Combine Wet Ingredients
In a medium sized bowl, add the buttermilk, sugar and 2 tablespoons of melted butter. Whisk the ingredients well, making sure the sugar is totally dissolved.
Mix All Ingredients
Pour the wet ingredients into the large bowl that contains the flour. Use a spatula to fold everything into itself. Mix just until no more dry flour is visible. Don’t over-mix.
Knead the Dough
Lightly flour your counter top. Then, remove the dough from the bowl and knead it for about 30 seconds. You may need to add some more flour to keep the dough from sticking to your hands. That’s fine.
When you’re finished kneading, form the dough into a 7-inch round ball. After that, add the ball of dough to the pan or baking sheet, on top of the parchment paper.

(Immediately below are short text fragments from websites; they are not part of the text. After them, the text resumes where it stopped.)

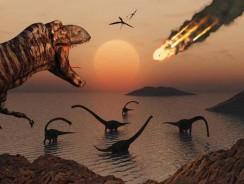 De ce au dispărut dinozaurii
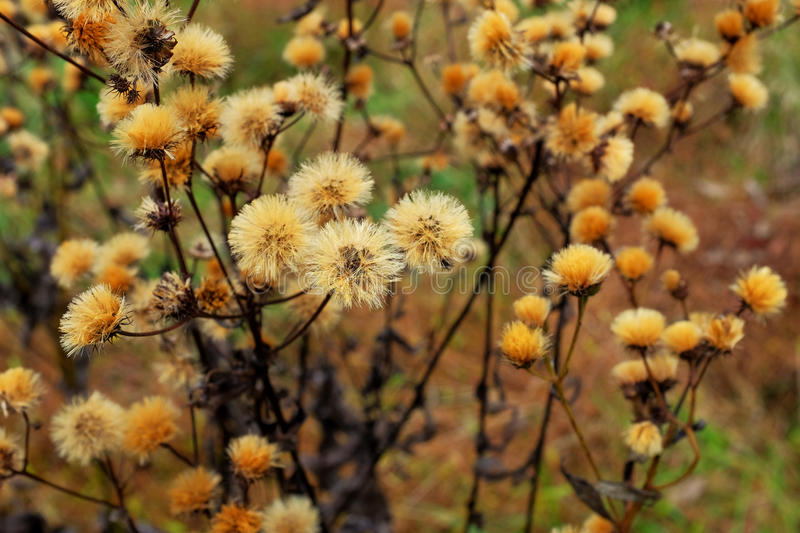 Late Fall Meadow Flowers stock photo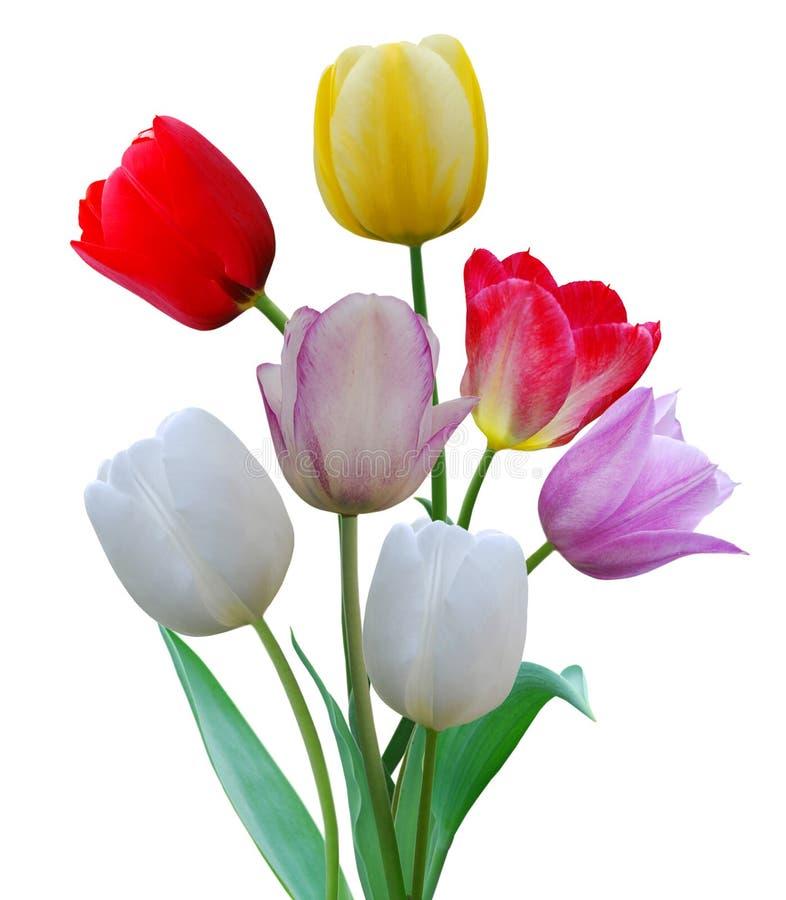 Row tulip flowers stock image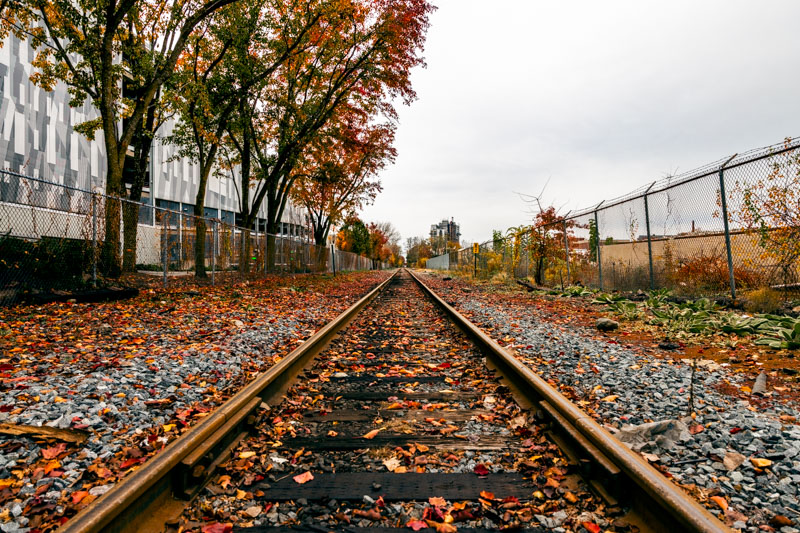 Remnants of fall foliage on tracks in Kendall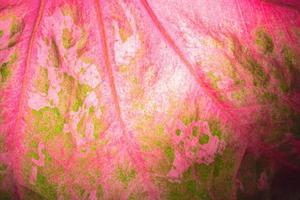 bladpatroon, close-up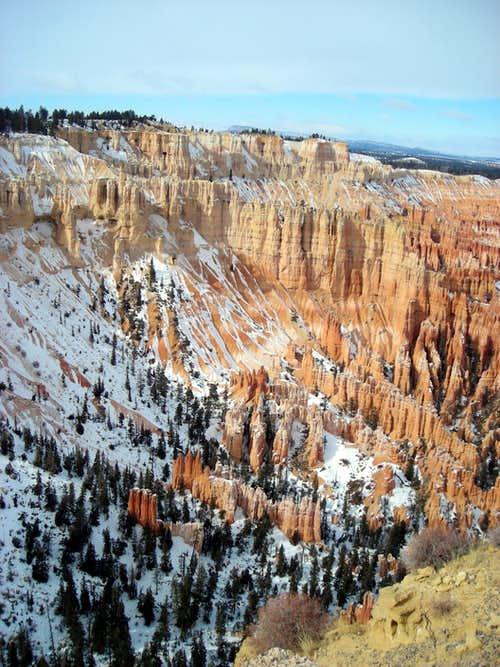 Bryce Amphitheater - January view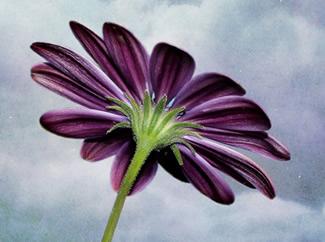 Sıradan Bir Günde Çiçek Hediye Edin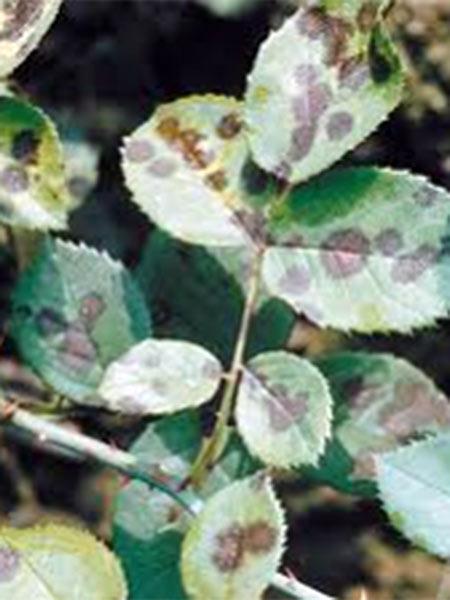 Trattamenti-antiparassitari-piante-Forli-Faenza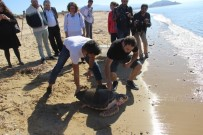 DENİZ KAPLUMBAĞALARI - Başından Vurulan 'Dilek' Denize Bırakıldı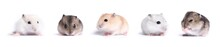 Collection Of Jungar Hamster O...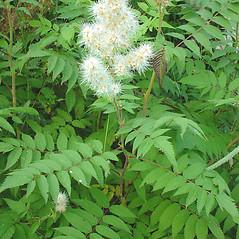 Plant form: Sorbaria sorbifolia. ~ By Glen Mittelhauser. ~ Copyright © 2017 Glen Mittelhauser. ~ www.mainenaturalhistory.org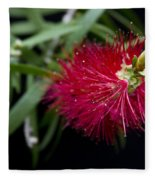 Callistemon Citrinus - Crimson Bottlebrush Hawaii Fleece Blanket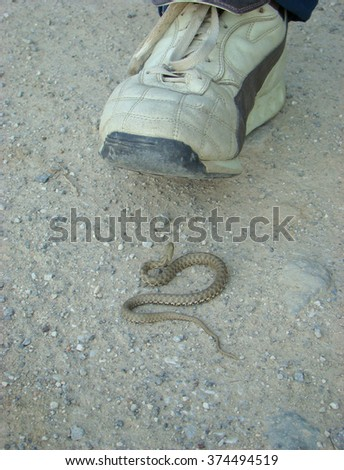 A man's foot about to step on a small brown snake on the desert ground - stock photo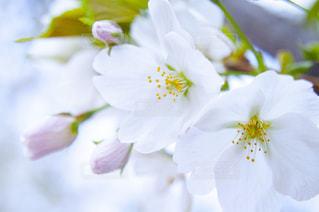 花をクローズアップするの写真・画像素材[2872402]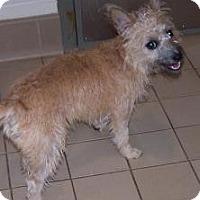 Adopt A Pet :: Tara - Jackson, MI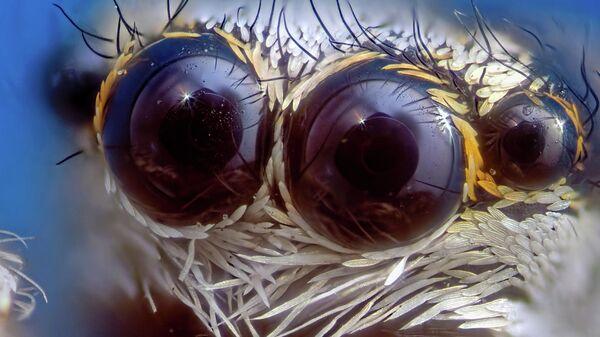 Природа, 1-е место. Оптика паука-скакуна (Salticidae)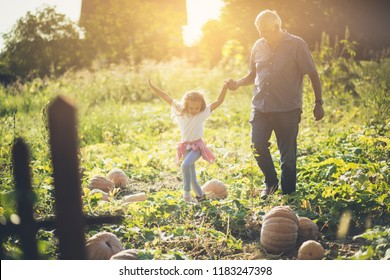 Spending time with granddad is the best. Grandfather and granddaughter in the field with pumpkins. Copy space.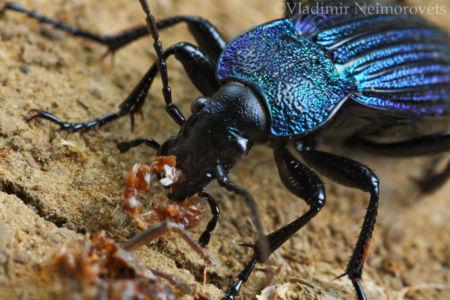 Carabus (Megodontus) septemcarinatus_IMG_7077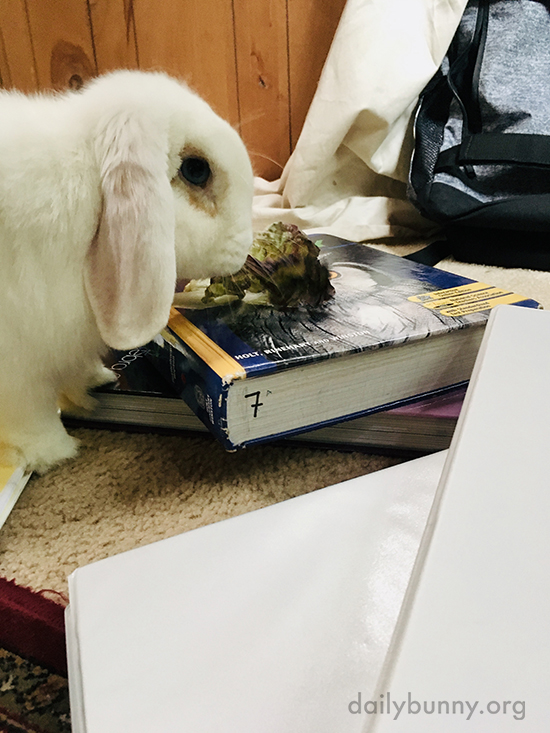 So Whatcha Studying This Semester, Human? 3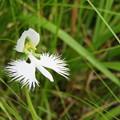 Photos: 白花の舞
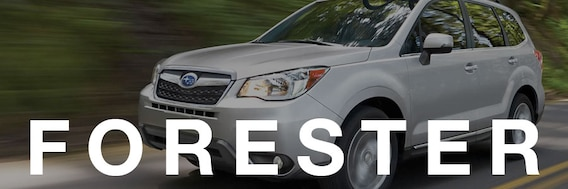 Compare Subaru Outback vs Forester in Ellsworth Maine at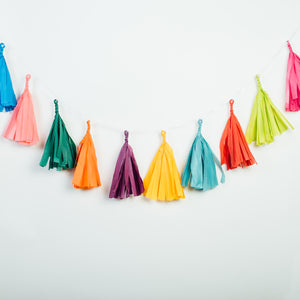 Kitchen Sink (All Colors) Tissue Tassel Banner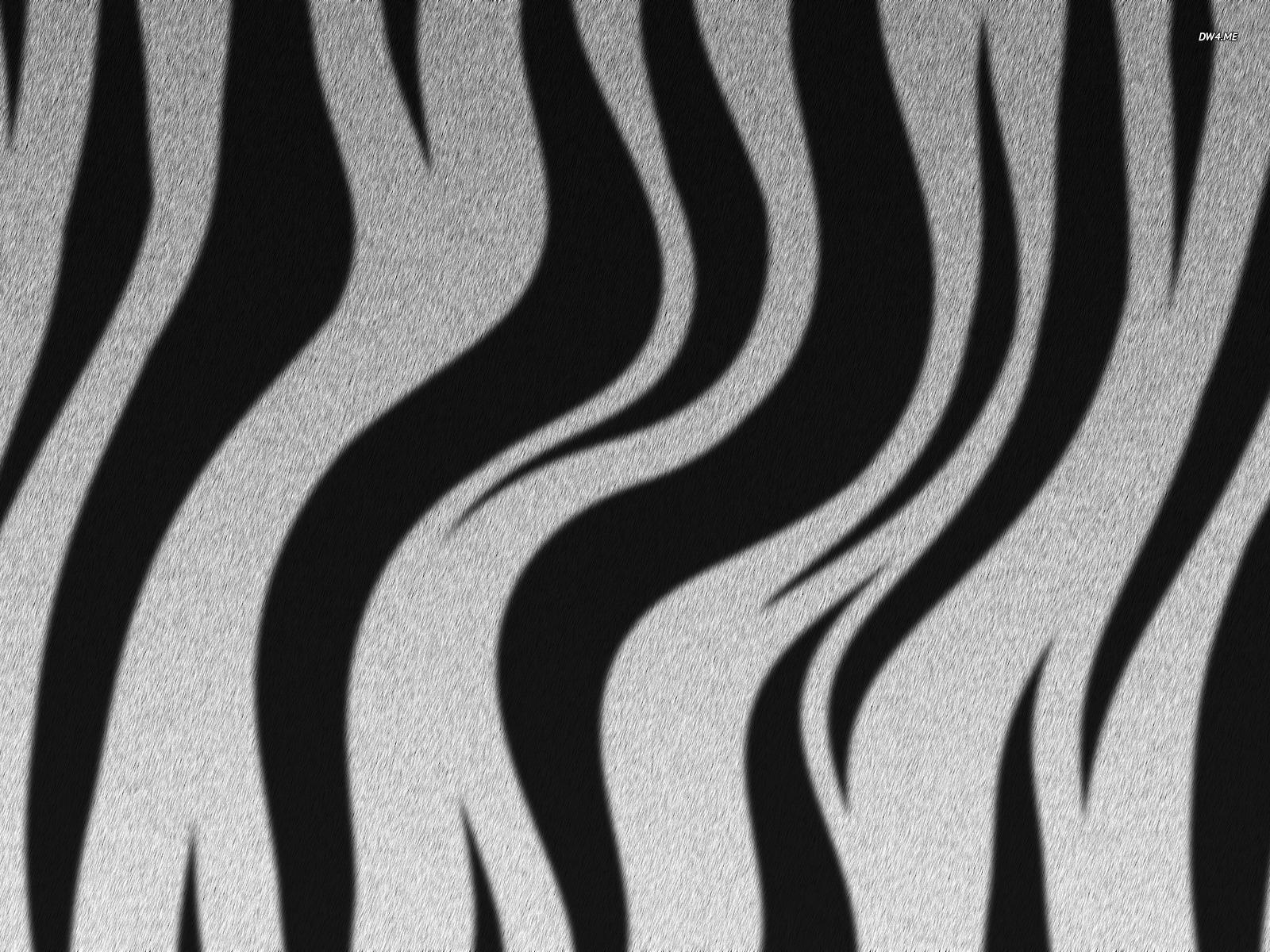 Zebra stripes wallpaper   Digital Art wallpapers   752 1600x1200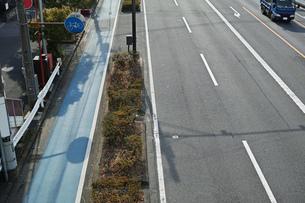 自転車専用通行帯と車道の写真素材 [FYI01232107]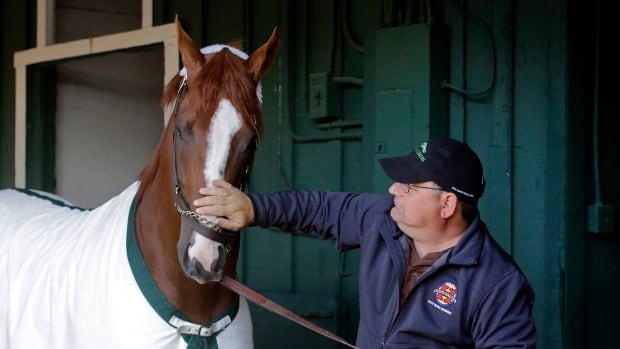 Assistant trainer Alan Sherman rubs Kentucky Derby and Preakness Stakes winner California Chrome's nose during a walk at Pimlico Race Course in Baltimore on Monday.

Finally, with a very sharp knife, cut an X across the face of the dough about a quarter inch deep.
Bake & Butter the Bread
When your oven is to temperature, add the pan to it and let the bread bake for about 45 minutes. You’ll need to rotate the pan half way through. To test the bread for complete baking, insert a toothpick in its center and pull it out. If it’s clean, the bread is finished. Remove it from the oven, brush the remaining tablespoon of melted butter on its surface and let it cool on a rack for about an hour before slicing into it to enjoy.
The Final Bread
I told you this one was easy. I encourage you to give it a try. It’s really good and the whole wheat and wheat germ will give a kick to your diet.